For these reasons combined, it is worth noting that since the August 4 explosion, international bodies and foreign countries, including France, Italy, Switzerland, and even Germany, have been trying to push for Lebanon to restore some of its lost creative and fruitful momenta, not only to nurture the spirit of innovation but mainly to help in the growth of the economy.

Al Mawred Al Thaqafi and other donors have worked since the start of the epidemic to reunite what had fallen apart. 

For example, out of 43 theaters that used to be in Beirut, only about seven are still active. 

This is in addition to the festivals that were disrupted due to lack of funding and are now trying to return to life with vibrant programs, such as the Baalbek and Beiteddine festivals.
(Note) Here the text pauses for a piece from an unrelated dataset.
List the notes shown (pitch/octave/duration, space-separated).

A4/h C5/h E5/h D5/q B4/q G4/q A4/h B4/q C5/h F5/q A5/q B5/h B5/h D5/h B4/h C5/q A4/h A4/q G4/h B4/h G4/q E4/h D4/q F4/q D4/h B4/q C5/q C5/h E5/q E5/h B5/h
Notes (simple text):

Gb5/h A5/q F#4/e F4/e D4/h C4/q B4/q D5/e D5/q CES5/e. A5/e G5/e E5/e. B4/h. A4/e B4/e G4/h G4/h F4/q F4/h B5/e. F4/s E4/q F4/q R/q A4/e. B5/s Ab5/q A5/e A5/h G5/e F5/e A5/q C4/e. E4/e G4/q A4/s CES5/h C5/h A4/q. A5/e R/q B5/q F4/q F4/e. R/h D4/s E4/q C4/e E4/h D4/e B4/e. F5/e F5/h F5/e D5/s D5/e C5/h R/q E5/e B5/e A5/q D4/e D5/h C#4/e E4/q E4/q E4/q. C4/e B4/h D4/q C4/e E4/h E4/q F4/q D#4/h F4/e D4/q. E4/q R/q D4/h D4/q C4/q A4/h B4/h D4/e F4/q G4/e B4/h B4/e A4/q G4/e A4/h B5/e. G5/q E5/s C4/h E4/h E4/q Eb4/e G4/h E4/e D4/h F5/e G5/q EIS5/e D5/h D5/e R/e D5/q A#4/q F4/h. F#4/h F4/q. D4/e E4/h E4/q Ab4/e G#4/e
Three months ago, that is, last February, a generous amount was announced. Still, it remains small to finance the cultural industries, and at the door for submission of applications, which ends at the end of this month, the amount that will be distributed to more than 60 projects for institutions and individuals, amounting to 2.2 million dollars, will be allocated to cultural actors in the heart of Beirut in general, and in the areas affected by the devastation of the port explosion in particular. 

This financing comes at the initiative of the UNESCO Regional Office within the framework of the "BERYT" project, which consists of two parts: the rehabilitation of heritage housing in Beirut and the revitalization of cultural and creative industries, funded by the Lebanon Financing Facility, and managed by the World Bank.
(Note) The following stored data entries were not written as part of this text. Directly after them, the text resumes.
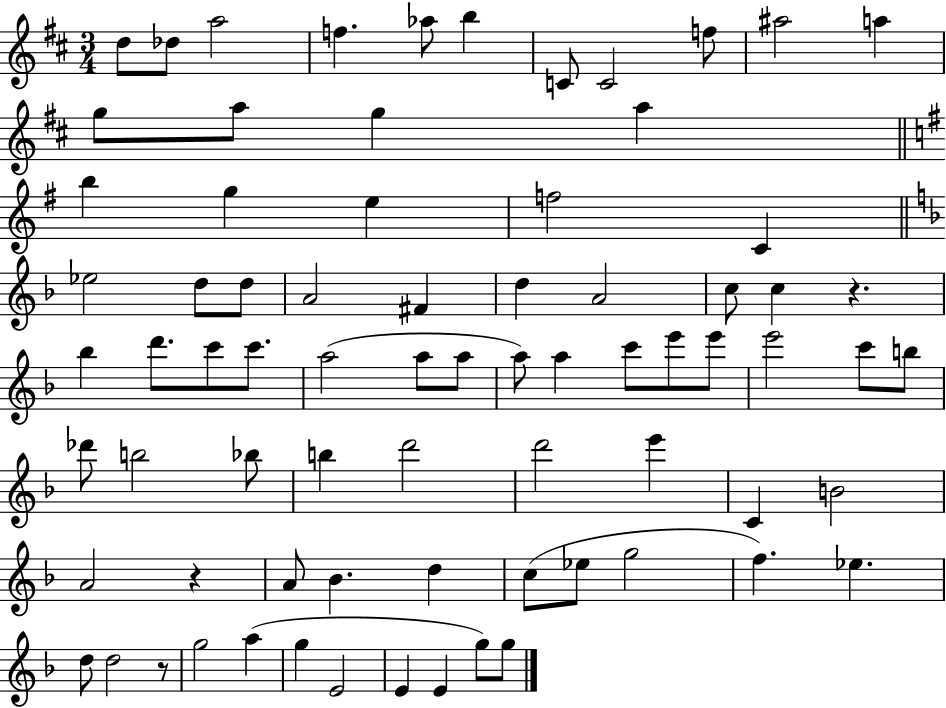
{
  \clef treble
  \numericTimeSignature
  \time 3/4
  \key d \major
  d''8 des''8 a''2 | f''4. aes''8 b''4 | c'8 c'2 f''8 | ais''2 a''4 | \break g''8 a''8 g''4 a''4 | \bar "||" \break \key e \minor b''4 g''4 e''4 | f''2 c'4 | \bar "||" \break \key f \major ees''2 d''8 d''8 | a'2 fis'4 | d''4 a'2 | c''8 c''4 r4. | \break bes''4 d'''8. c'''8 c'''8. | a''2( a''8 a''8 | a''8) a''4 c'''8 e'''8 e'''8 | e'''2 c'''8 b''8 | \break des'''8 b''2 bes''8 | b''4 d'''2 | d'''2 e'''4 | c'4 b'2 | \break a'2 r4 | a'8 bes'4. d''4 | c''8( ees''8 g''2 | f''4.) ees''4. | \break d''8 d''2 r8 | g''2 a''4( | g''4 e'2 | e'4 e'4 g''8) g''8 | \break \bar "|."
}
The two-million-dollar "BERYT" project may contribute aid, which can be said to reduce losses. But it is not enough to fundamentally salvage the whole situation.

As financiers know that these industries, with their diversities in Lebanon, have always been among the most active and vital, and their rich contribution, before the start of the current crisis, was a decisive factor in creating wealth in the country. 
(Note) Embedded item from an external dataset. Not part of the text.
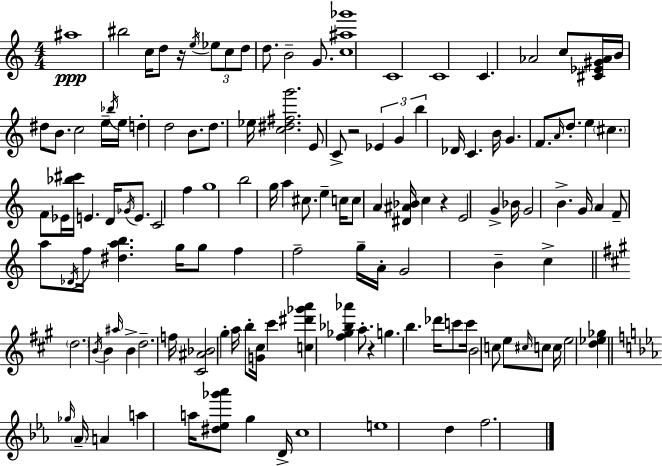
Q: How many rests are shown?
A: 4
However, the port explosion led to a severe disruption in the activities of the cultural sector, which was initially suffering from the unprecedented economic crisis that Lebanon witnessed in the last three years. 

The neighborhoods affected by the explosion are the most densely populated with galleries, theaters, and creative institutions of all kinds, and they have been severely damaged, as some were closed, some were suspended for some time, and some found emigration the best way.

Foreign aid so far has helped sustain many institutions. The Sursock Museum, in which the explosion destroyed an essential part of its building and contents, may be the most prominent example, as it will, thanks to the aid and relief of its damaged paintings in international museums, reopen its doors in a few days in a new look.

However, this collected support will not be enough. For example, the "BERYT" project supports individual projects with small sums ranging from two thousand five hundred dollars to ten thousand dollars. In comparison, the assistance of one institution may range between ten thousand and twenty-five thousand dollars.

The cultural productions supported by this project include short workshops to develop creative skills, theater management, sound and light engineering, fashion design, and intangible cultural heritage professions handed down from generations.